Unless otherwise specifically indicated, the various raw materials, reagents, instruments, equipment and the like used in the examples of the present invention are commercially available or may be prepared by existing methods.
The technical scheme of the embodiment of the application aims to solve the technical problems, and the overall thought is as follows:
MNP markers suitable for detection of the population organisms are screened as detection targets. MNP markers refer to polymorphic markers caused by multiple nucleotides in a region of the genome. MNP markers have the following advantages over SSR markers and SNP markers: (1) The alleles are abundant, and 2 are arranged on single MNP locus n Species alleles, higher than SSR and SNP, are suitable for detection of microorganisms, a typical population organism; (2) The species distinguishing capability is strong, the species identification can be realized by only a small amount of MNP marks, and the detection error rate is reduced. The MNP labeling method for detecting MNP labeling fuses the ultra-multiplex PCR and the second-generation high-throughput sequencing technology, and has the following advantages: (1) The output is a base sequence, which does not need to be parallelVerifying, a standardized database can be constructed for sharing; (2) The method has high efficiency, breaks through the limitation of the number of sequencing samples by using the sample DNA bar code, and can type tens of thousands of MNP sites of hundreds of samples at one time; (3) High sensitivity, multiple targets are detected at one time by using multiple PCR, and high false negative and low sensitivity caused by single target amplification failure are avoided; (4) High accuracy, and sequencing the amplified product hundreds of times by using a second-generation high-throughput sequencer.
In view of the advantages and the characteristics, the MNP marking and the detection technology thereof can realize classification and tracing of the multi-allele types of the group organisms, and have application potential in the aspects of identification of pathogenic microorganisms, construction of fingerprint databases, genetic variation detection and the like. At present, no report about MNP labeling exists in microorganisms, and corresponding technology is lacking. The development, screening and application of MNP labeling method has better application foundation in plants.

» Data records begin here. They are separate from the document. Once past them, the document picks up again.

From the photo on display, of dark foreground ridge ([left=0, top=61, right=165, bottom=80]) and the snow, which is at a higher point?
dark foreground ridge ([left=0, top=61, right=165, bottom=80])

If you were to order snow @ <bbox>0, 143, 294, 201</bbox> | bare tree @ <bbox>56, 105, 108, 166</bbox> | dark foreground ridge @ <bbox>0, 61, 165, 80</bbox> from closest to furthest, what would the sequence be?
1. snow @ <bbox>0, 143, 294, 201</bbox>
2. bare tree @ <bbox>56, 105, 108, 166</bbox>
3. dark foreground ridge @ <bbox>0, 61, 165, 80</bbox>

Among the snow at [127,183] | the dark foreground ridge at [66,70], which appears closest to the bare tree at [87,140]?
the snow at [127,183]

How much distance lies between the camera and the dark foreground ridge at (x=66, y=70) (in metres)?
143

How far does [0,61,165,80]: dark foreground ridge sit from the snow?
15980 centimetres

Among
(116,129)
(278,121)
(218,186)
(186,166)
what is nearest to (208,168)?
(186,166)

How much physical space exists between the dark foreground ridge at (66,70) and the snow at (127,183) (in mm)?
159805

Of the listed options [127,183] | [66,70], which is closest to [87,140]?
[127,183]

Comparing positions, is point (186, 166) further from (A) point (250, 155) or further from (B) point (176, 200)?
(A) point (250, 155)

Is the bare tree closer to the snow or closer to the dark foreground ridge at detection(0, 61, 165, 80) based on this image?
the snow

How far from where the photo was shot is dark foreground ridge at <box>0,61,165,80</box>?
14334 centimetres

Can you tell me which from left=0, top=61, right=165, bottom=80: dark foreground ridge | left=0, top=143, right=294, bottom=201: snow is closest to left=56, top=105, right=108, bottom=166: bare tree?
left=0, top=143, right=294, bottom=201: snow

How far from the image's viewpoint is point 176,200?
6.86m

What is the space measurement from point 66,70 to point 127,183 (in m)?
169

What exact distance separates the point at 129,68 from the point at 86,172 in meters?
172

Thus, the present invention developed MNP marker loci for Bacillus anthracis that of a genomic region screened on the Bacillus anthracis genome that is distinct from other species and has multiple nucleotide polymorphisms within the species, including the marker loci of MNP-1-MNP-11 on the AE016879 genome.
Next, the present invention developed a multiplex PCR primer composition for detecting the MNP marker loci of Bacillus anthracis, comprising 11 pairs of primers, the nucleotide sequences of the 11 pairs of primers being shown as SEQ ID NO.1 to SEQ ID NO. 22. The primers do not collide with each other, and efficient amplification can be performed through multiplex PCR;
the multiplex PCR primer composition can be used for a detection kit for detecting the MNP labeling site of bacillus anthracis.

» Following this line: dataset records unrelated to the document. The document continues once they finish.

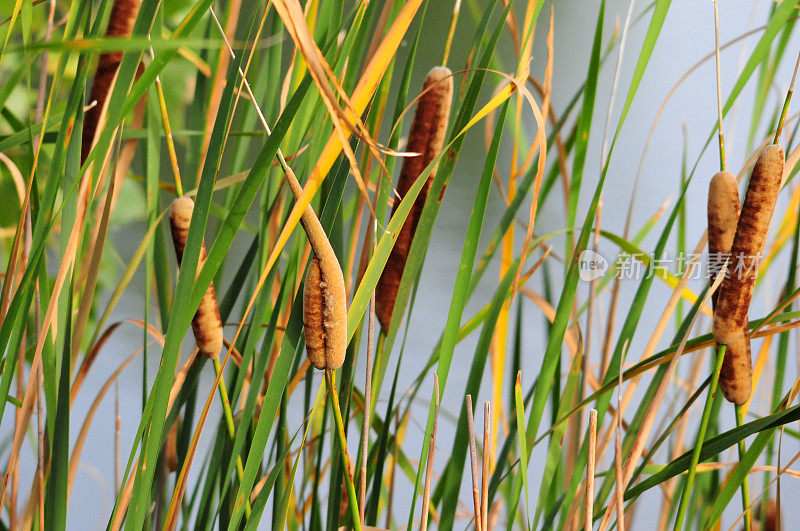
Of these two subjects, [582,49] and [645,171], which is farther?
[582,49]

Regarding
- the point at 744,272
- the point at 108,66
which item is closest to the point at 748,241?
the point at 744,272

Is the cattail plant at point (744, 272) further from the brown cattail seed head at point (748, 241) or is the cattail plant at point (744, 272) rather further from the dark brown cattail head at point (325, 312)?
the dark brown cattail head at point (325, 312)

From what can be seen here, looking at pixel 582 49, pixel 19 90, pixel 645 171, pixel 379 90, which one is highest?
pixel 582 49

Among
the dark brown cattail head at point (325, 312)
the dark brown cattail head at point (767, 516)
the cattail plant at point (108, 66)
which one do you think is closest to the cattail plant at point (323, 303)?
the dark brown cattail head at point (325, 312)

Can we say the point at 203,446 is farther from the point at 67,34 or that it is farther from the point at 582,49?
the point at 582,49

The kit provided by the invention can sensitively detect 1 copy/reaction bacillus anthracis.
In the reproducibility test of the invention, the difference logarithm of MNP marking main genotypes among different libraries and different library construction batches of each sample is 0, the reproducibility rate r=100% and the accuracy rate a=100%.

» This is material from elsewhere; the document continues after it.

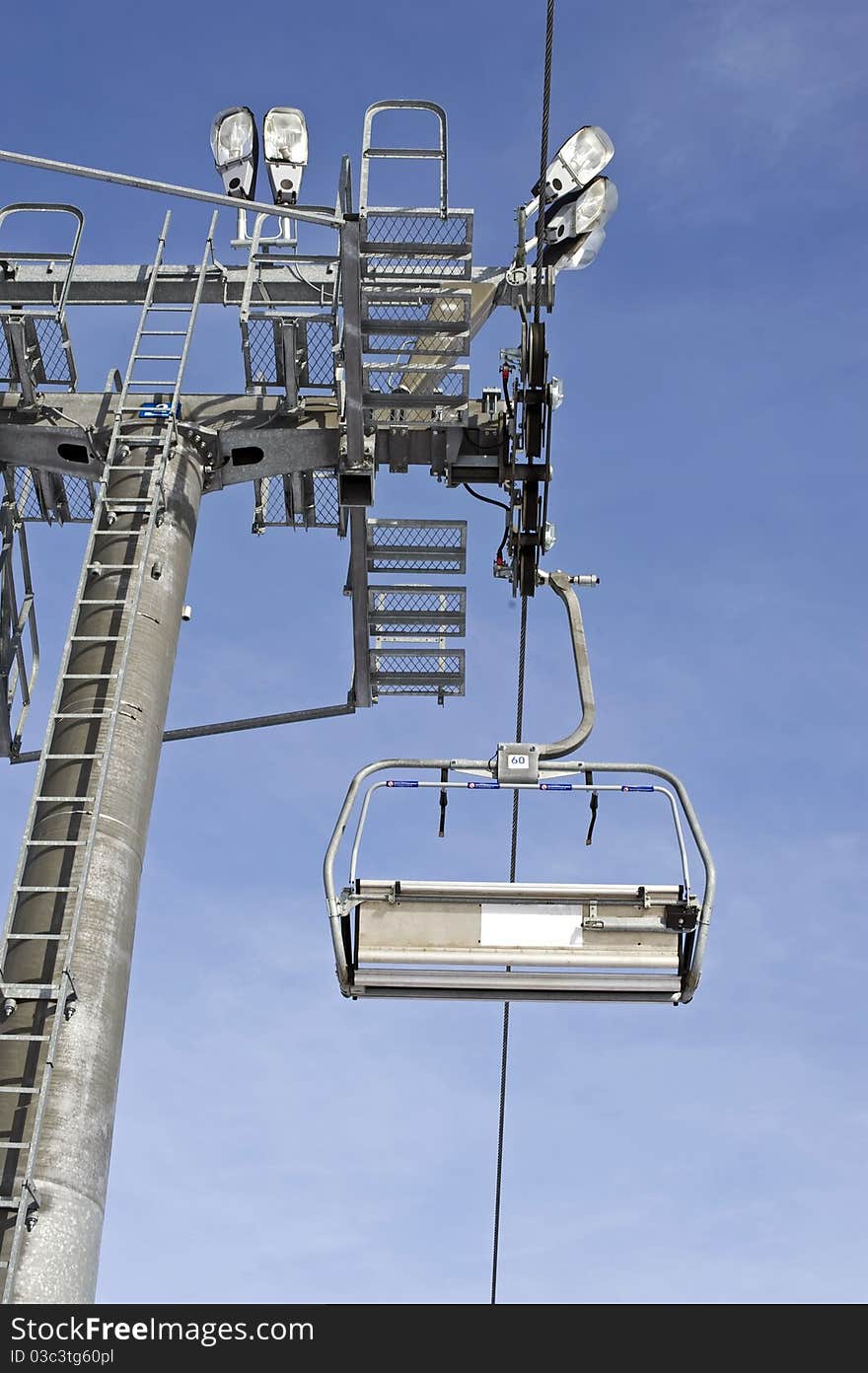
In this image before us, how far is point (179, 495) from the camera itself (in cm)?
1353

The MNP markers and the kits of the invention have high specificity in detecting target microorganisms in complex templates.
The MNP-labeling site, primer composition, kit and use thereof of one Bacillus anthracis of the present application will be described in detail below in conjunction with examples, comparative examples and experimental data.
Example 1 screening of MNP marker loci of Bacillus anthracis and design of multiplex PCR amplification primers
S1, screening MNP (MNP) marker locus of bacillus anthracis
Based on complete or partial sequences of genomes of 259 different isolates of bacillus anthracis disclosed on the net, 11 MNP marking sites are obtained through sequence alignment. For species on which no genomic data is present on the net, genomic sequence information representing a minispecies of the microorganism species to be detected may also be obtained by high throughput sequencing, which may be whole genome or simplified genome sequencing. In order to ensure polymorphism of the selected markers, typically at least 10 genomic sequences of representative strains with diversity are used as reference. The 11 MNP marker loci screened are shown in table 1:
TABLE 1 MNP marker loci and detection primers starting position on the reference sequence
Figure SMS_1
Figure SMS_2
The step S1 specifically includes:
selecting a genome sequence representing subtype of bacillus anthracis as a reference genome, and comparing the genome sequence with the reference genome to obtain single nucleic acid polymorphism sites of each strain of bacillus anthracis;
on the reference genome, carrying out window translation by taking 100-300 bp as a window and taking 1bp as a step length, and screening to obtain a plurality of candidate MNP site areas, wherein the candidate MNP site areas contain more than or equal to 2 single nucleotide variation sites, and the single nucleotide polymorphism sites do not exist on sequences of 30bp at both ends;
screening a region with the discrimination DP more than or equal to 0.2 from the candidate polynucleotide polymorphism site region as an MNP marking site; wherein dp=d/t, t is the log of comparisons when all the minor species are compared pairwise in the candidate polynucleotide polymorphic site region, and d is the log of samples of differences in at least two single nucleic acid polymorphisms in the candidate polynucleotide polymorphic site region.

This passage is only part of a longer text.